# lawn striping question



## jhack836 (Feb 11, 2012)

how do I get my lawn to look like pic 1 or pic 3 and not pic 2. pic 2 I took after a long summer drought so I know the grass isn't the best but this yr it is fuller and greener and it still looking like that. how do I get the lines to be either dark or light and without that stripe in the middle of each pass. do I need a roller or is there more to it? or is it the professionals? but i have neighbors that make their grass look like pic 3 so there has to be something. is it just my deck? I have a scotts 42 in.


----------



## djlandkpl (Jan 29, 2013)

It's from cutting in alternating directions, easiest done with a zero turn mower. There is a striping accessory for some mowers which basically pulls the grass blades in the same direction.


----------



## jhack836 (Feb 11, 2012)

djlandkpl said:


> It's from cutting in alternating directions, easiest done with a zero turn mower. There is a striping accessory for some mowers which basically pulls the grass blades in the same direction.


I do alternating ways but as you can see in pic 2 it looks nothing like the other pics and it has a line in the middle of mine. like something is wrong with the blades..


----------



## djlandkpl (Jan 29, 2013)

It could be related to the height you cut the grass. I think you get a better effect when the grass is longer. If you google lawn striper, you'll find some DIY ideas as well as products you can buy.


----------



## Tatertot (Jan 7, 2012)

It's grass just cut it.


----------



## ddawg16 (Aug 15, 2011)

Just drive in circles and random patterns.....


----------



## user1007 (Sep 23, 2009)
_ _ _ _ _
**Instructions:**
• a. Transcribe the passage of the lawn striping thread between "I do alternating" and "with the blades..", inclusive, without changing a word.
• b. Extend the lawn striping thread by writing what comes next after its final line.

**Source material:**
_ _ _ _ _
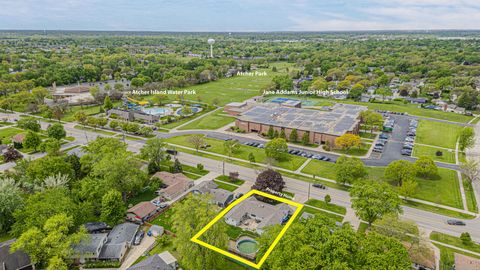 Tiny photo for 635 S SPRINGINSGUTH Road, Schaumburg, IL 60193 (MLS # 12643153)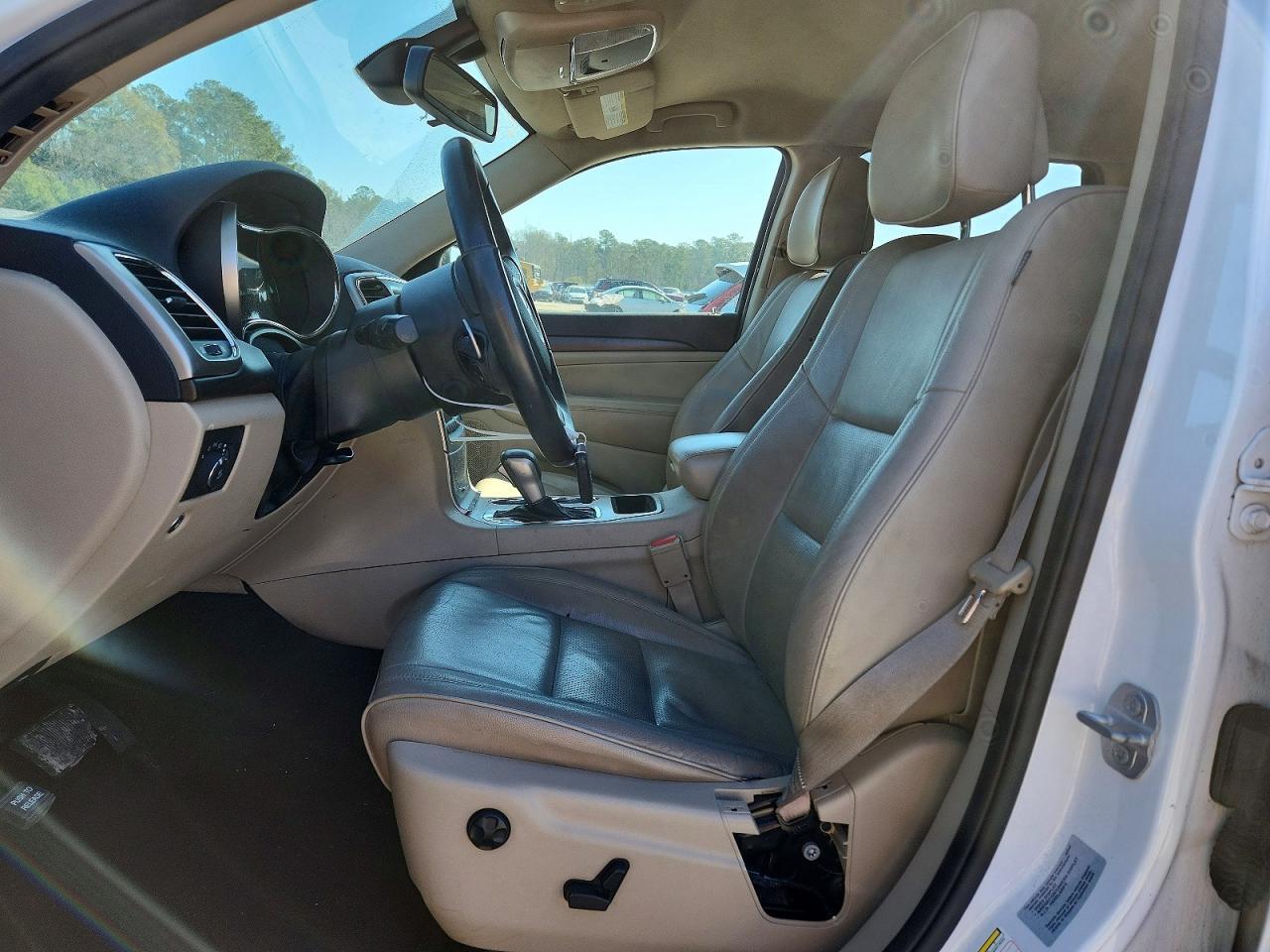 2016 Jeep Grand Cherokee Laredo - zdjęcie 7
_ _ _ _ _
**Answers to the exercises:**
• a.
I do alternating ways but as you can see in pic 2 it looks nothing like the other pics and it has a line in the middle of mine. like something is wrong with the blades..

• b.
A sharp detatching or stripping blade that, as suggested, rakes the blades in one direction to a point is probably what they are using. And are they, or their lawn service, using a reel type rather than a rotary mower? That can provide the look as well just like vacuuming cleaning the thing. 

To each their own, but that look in photo three does nothing for me. Just looks like someone is bragging they mow their lawn. So?

The surface of yours looks a bit dry in your photo so if you are getting a "split ends" look on the surface you probably need to check your blade sharpness.


----------



## TarheelTerp (Jan 6, 2009)

jhack836 said:


> how do I get my lawn to look like pic 1 or pic 3
> do I need a roller or is there more to it?


There is a bit more to it but most of it will happen when you spend $300 or $400 on a striping tool that attaches to the back of the mower.

Open this Link


----------



## Windows on Wash (Aug 30, 2011)

Some of the commercial grade mowers also create such good vacuum that they do not require a striping kit to leave those lines.

The striping kits ensure that you will get them though.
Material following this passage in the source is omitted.